Agreed, I was in the calibration field for a couple of years. Those kinds of tolerances are hard to obtain for a price any of us would consider and any slight bump or weather/environmental change would render the knife almost useless. Those kinds of tolerances are seen in laboratory settings where almost every variable is controlled, even to the point of radio frequencies being blocked out. Humidity and temperature has to be controlled to a very exact range,
That's if we're only talking about the mechanics being that tight. If they somehow have a lab set up and make the grinds to that level of accuracy, then I guess it could be done if the company was willing to constantly finely adjust, and I mean constantly, the settings.

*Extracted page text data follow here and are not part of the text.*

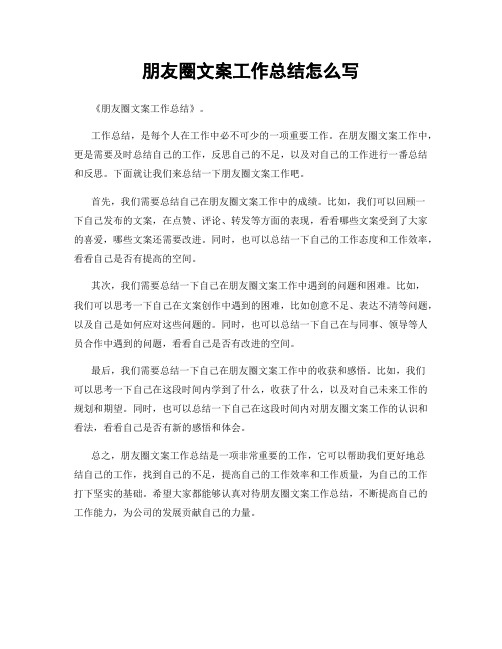 朋友圈文案工作总结怎么写

《朋友圈文案工作总结》。

工作总结，是每个人在工作中必不可少的一项重要工作。在朋友圈文案工作中，更是需要及时总结自己的工作，反思自己的不足，以及对自己的工作进行一番总结和反思。下面就让我们来总结一下朋友圈文案工作吧。

首先，我们需要总结自己在朋友圈文案工作中的成绩。比如，我们可以回顾一下自己发布的文案，在点赞、评论、转发等方面的表现，看看哪些文案受到了大家的喜爱，哪些文案还需要改进。同时，也可以总结一下自己的工作态度和工作效率，看看自己是否有提高的空间。

其次，我们需要总结一下自己在朋友圈文案工作中遇到的问题和困难。比如，我们可以思考一下自己在文案创作中遇到的困难，比如创意不足、表达不清等问题，以及自己是如何应对这些问题的。同时，也可以总结一下自己在与同事、领导等人员合作中遇到的问题，看看自己是否有改进的空间。

最后，我们需要总结一下自己在朋友圈文案工作中的收获和感悟。比如，我们可以思考一下自己在这段时间内学到了什么，收获了什么，以及对自己未来工作的规划和期望。同时，也可以总结一下自己在这段时间内对朋友圈文案工作的认识和看法，看看自己是否有新的感悟和体会。

总之，朋友圈文案工作总结是一项非常重要的工作，它可以帮助我们更好地总结自己的工作，找到自己的不足，提高自己的工作效率和工作质量，为自己的工作打下坚实的基础。希望大家都能够认真对待朋友圈文案工作总结，不断提高自己的工作能力，为公司的发展贡献自己的力量。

They'd also need to constantly recalibrate each machine to ensure tolerances were met, which most of the time it's not that simple. Also, given the fact that an absolute number was given instead of a range, that leads me to suspect some loose words were said.

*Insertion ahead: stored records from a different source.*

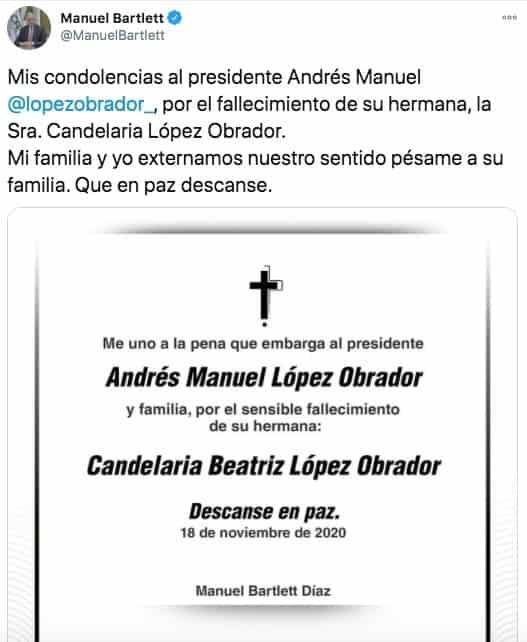 Manuel Bartlett
@ManuelBartlett

Mis condolencias al presidente Andrés Manuel @lopezobrador_, por el fallecimiento de su hermana, la Sra. Candelaria López Obrador.
Mi familia y yo externamos nuestro sentido pésame a su familia. Que en paz descanse.

Me uno a la pena que embarga al presidente

Andrés Manuel López Obrador

y familia, por el sensible fallecimiento de su hermana:

Candelaria Beatriz López Obrador

Descanse en paz.
18 de noviembre de 2020

Manuel Bartlett Díaz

For whatever it's worth, I worked in a type 3 calibration laboratory, with some specialists working in the same small building as me in type 2 labs. For those of you unfamiliar, there's only one type 1 lab in the country last time I was in the know, and that's NIST, the national institution of standards technology (the people who define what a inch means, or a second, or a gram, or any other unit of measure) and a handful of type 2 labs, which are only slightly less capable than a type 1. They could make something to those specs, but it'd come at a lot higher price than 500 or 1000 bucks. The amount of work that goes into creating a level surface that accurate is not easily done in any setting. If it's true, then awesome, but they'd need to show the calibration reports on machines that are known to NIST (or the Japanese equivalent vis a vis Rockstead) to be able to prove such statements.